18-08-2012, 01:08 PM
Biometric based Authentication and Identification Systems
Biometric.docx (Size: 1.42 MB / Downloads: 36)
INTRODUCTION.
Recently biometric based authentication and identification systems have received a great impetus. They have found numerous applications in surveillance, secure site access, transaction security and remote access to resources. But unlike non biometric systems they have several inherent advantages. Unlike a pin or a password it cannot be used by an unauthorized user, it does not need to be carried, and provides for positive identification. However biometric based fingerprint, iris or DNA recognition are intrusive and require the cooperation of the user. This is one the major factors why face recognition has become highly popular and an active area of research. It has the advantage of being non invasive and can be performed even at a distance, some times even without the knowledge of the user as is necessary in many security and surveillance applications.
PROBLEMS OCCURING DURING FACE RECOGNITION
Due to the dynamic nature of face images, a face recognition system encounters various problems during the recognition process. It is possible to classify a face recognition system as either “robust” or “weak” based on its recognition performances under these circumstances. The objectives of a robust face recognition system is given below.
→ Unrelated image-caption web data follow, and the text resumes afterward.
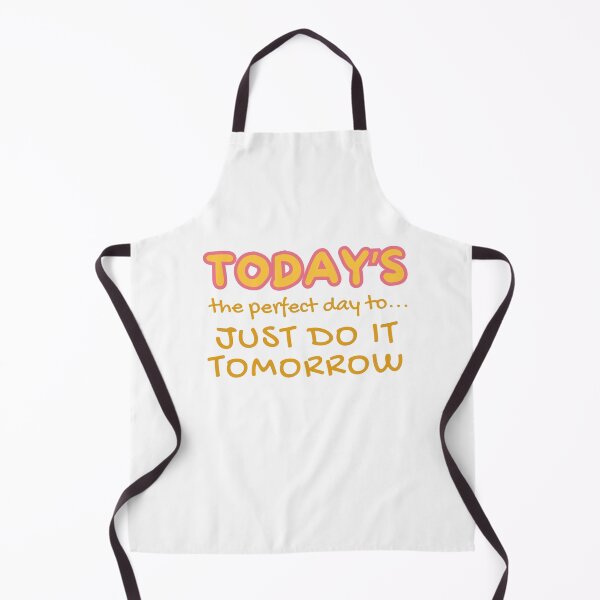 Item preview, Today’s the Perfect Day to Just Do It Tomorrow – Funny Procrastination Shirt & Mug designed and sold by BrewtifulMugs.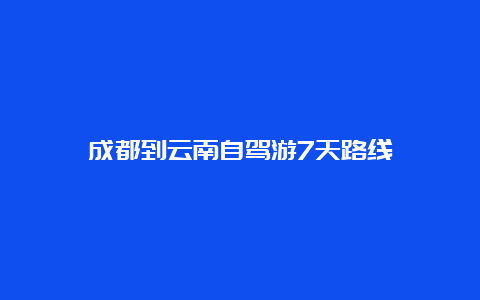 成都到云南自驾游7天路线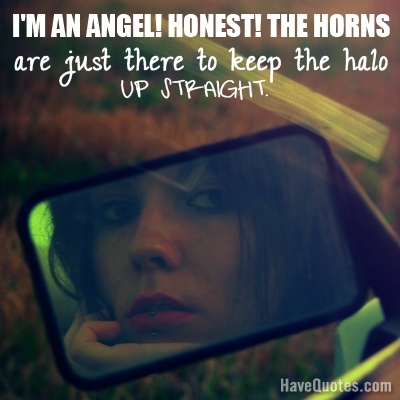 Im an angel Honest Quote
Scale Invariance. The same face can be presented to the system at different scales . This may happen due to the focal distance between the face and the camera. As this distance gets closer, the face image gets bigger.
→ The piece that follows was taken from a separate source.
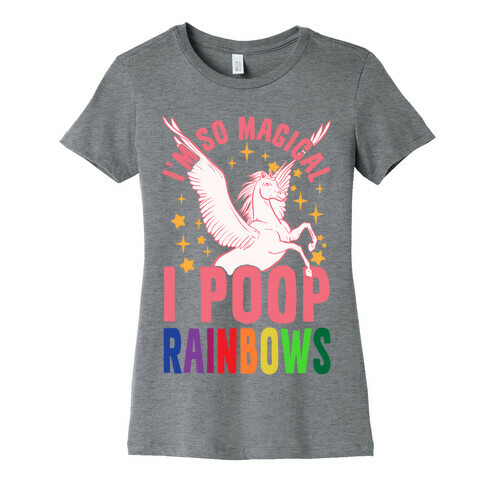 I'm So Magical I Poop Rainbows Womens T-Shirt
Shift invariance. The same face can be presented to the system at different perspectives and orientations. For instance, face images of the same person could be taken from frontal and profile views. Besides, head orientation may change due to translations and orientations.
Illumination Invariance. Face images of the same person can be taken under different illumination conditions such as, the position and strength of the light source can be modified.
Emotional and Detail Invariance. Face images of the same person can differ in expressions when smiling and laughing. some details such as dark glasses, beards or moustaches can be present.
A SURVEY ON FACE RECOGNITION METHODS
There are three major research groups which propose three different approaches to the face recognition problem. The largest group has dealt with facial characteristics which are used by human beings in recognizing individual faces. The second group performs human face identification based on feature vectors extracted from profile silhouettes. The third group uses feature vectors extracted from a frontal view of the face. Although there are three different approaches to the face recognition problem, there are two basic methods from which these three different approaches arise.
The first method is based on the information theory concepts, in other words, on the principal component analysis methods. In this approach, the most relevant information that best describes a face is derived from the entire face image. Based on the Karhunen-Loeve expansion in pattern recognition, M. Kirby and L. Sirovich have shown that any particular face could be economically represented in terms of a best coordinate system that they termed "eigenfaces". These are the eigen functions of the averaged covariance of the ensemble of faces. Later, M. Turk and A. Pentland have proposed a face recognition method based on the eigenfaces approach.
HUMAN RECOGNITION
Within today’s environment of increased importance of security and organization, identification and authentication methods have developed into a key technology in various areas: entrance control in buildings; access control for computers in general or for automatic teller machines in particular; day-to-day affairs like withdrawing money from a bank account or dealing with the post office; or in the prominent field of criminal investigation. Such requirement for reliable personal identification in computerized access control has resulted in an increased interest in biometrics.
Biometric identification is the technique of automatically identifying or verifying an individual by a physical characteristic or personal trait. The term “automatically” means the biometric identification system must identify or verify a human characteristic or trait quickly with little or no intervention from the user. Biometric technology was developed for use in high-level security systems and law enforcement markets. The key element of biometric technology is its ability to identify a human being and enforce security.
CONCLUSION
A complete literature survey on face recognition system has been done in this chapter along with other feature based methods. Commonly used image based methods gives a better recognition rate than feature based methods.